> [Werkopdracht]: Kun je de brief over de Nota Ruimte verder schrijven, te beginnen na de laatste zin die er staat?

> [Gekozen fragment]:
29 435
Nota Ruimte

nr. 192
BRIEF VAN DE MINISTER VAN VOLKSHUISVESTING, RUIMTELIJKE ORDENING EN MILIEUBEHEER

Aan de Voorzitter van de Tweede Kamer der Staten-Generaal

Den Haag, 2 juli 2007

In het Coalitieakkoord staat dat het beleid in de Nota Ruimte het uitgangspunt blijft voor het ruimtelijke domein. In dit verband zijn de financiële middelen die voor de Nota Ruimte zijn bestemd van belang. Met deze brief bericht ik u, mede namens de bewindspersonen van LNV, EZ en VenW, hoe ik de middelen zal prioriteren en besteden.

1. Impuls gebiedsontwikkeling

Wat willen we bereiken?

Op basis van onder andere de Nota Ruimte en de uitwerking daarvan in het beleidsprogramma van dit kabinet (duurzame ruimtelijke inrichting: o.a. «wonen en werken in Mooi Nederland») worden in de komende decennia grote ruimtelijke ingrepen voorzien. De klimaatverandering vergt ingrijpende maatregelen aan de kust, rivierengebied en in de veenweidengebieden. De noodzakelijke duurzame economische groei vraagt om een hoogwaardig vestigingsklimaat, met name in de Randstad en Zuidoost Brabant/Noord Limburg. Een optimale bereikbaarheid, voldoende aanbod van ruimte voor bedrijvigheid en uitstekende woon- en leefomstandigheden (incl. groene voorzieningen) zijn hierbij belangrijke randvoorwaarden. Het coalitieakkoord spreekt over een verhoging van de woningbouwproductie naar een niveau tussen de 80 000 en 100 000 woningen die uiteraard met aandacht voor kwaliteit dienen te worden gebouwd. Van groot belang is deze verstedelijking (wonen en werken) zodanig vorm te geven, zodat het landschap blijft gespaard en de kwaliteit van stad én land zal toenemen. Deze ruimtelijke opgaven dienen gebiedsgericht en in samenhang te worden aangepakt.

> [Verstrekte gegevens]:
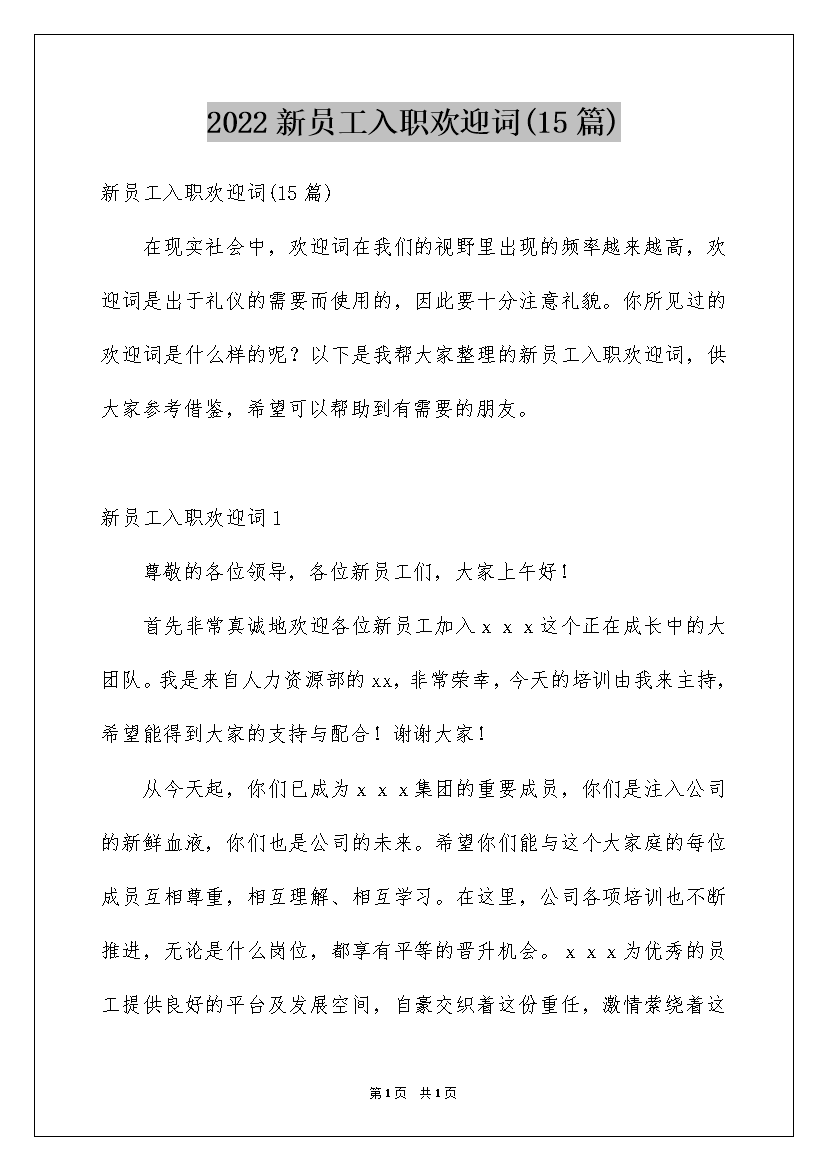 2022新员工入职欢迎词(15篇)

新员工入职欢迎词(15篇)

在现实社会中，欢迎词在我们的视野里出现的频率越来越高，欢迎词是出于礼仪的需要而使用的，因此要十分注意礼貌。你所见过的欢迎词是什么样的呢？以下是我帮大家整理的新员工入职欢迎词，供大家参考借鉴，希望可以帮助到有需要的朋友。

新员工入职欢迎词1

尊敬的各位领导，各位新员工们，大家上午好！

首先非常真诚地欢迎各位新员工加入ｘｘｘ这个正在成长中的大团队。我是来自人力资源部的xx，非常荣幸，今天的培训由我来主持，希望能得到大家的支持与配合！谢谢大家！

从今天起，你们已成为ｘｘｘ集团的重要成员，你们是注入公司的新鲜血液，你们也是公司的未来。希望你们能与这个大家庭的每位成员互相尊重，相互理解、相互学习。在这里，公司各项培训也不断推进，无论是什么岗位，都享有平等的晋升机会。ｘｘｘ为优秀的员工提供良好的平台及发展空间，自豪交织着这份重任，激情萦绕着这

第1页 共1页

> [Oefenresultaat]:
Gebiedsontwikkeling is in de Nota Ruimte als een centrale werkwijze voor ruimtelijke ontwikkelingen gepresenteerd. In het dynamische en dichtbevolkte Nederland zijn namelijk slimme combinaties nodig van wonen, werken, groen, recreatie en verkeer. Bij gebiedsontwikkeling worden verschillende belangen tot één gezamenlijk resultaat samengebracht, een resultaat dat de kwaliteit van het hele gebied ten goede komt en bijdraagt aan de snelheid van de realisatie. Het bouwen van een woonwijk, het aanleggen van een weg of het borgen van een natuurgebied staat bij gebiedsontwikkeling nooit op zichzelf. Bij gebiedsontwikkeling wordt bekeken hoe de ene activiteit de andere beïnvloedt, én kan versterken (meer dan de som der delen). Gebiedsontwikkeling is dan ook gericht op het vergroten van de uitvoeringsgerichtheid en kwaliteit van ruimtelijke plannen (o.a. efficiënt ruimtegebruik en kwaliteitsimpuls)1.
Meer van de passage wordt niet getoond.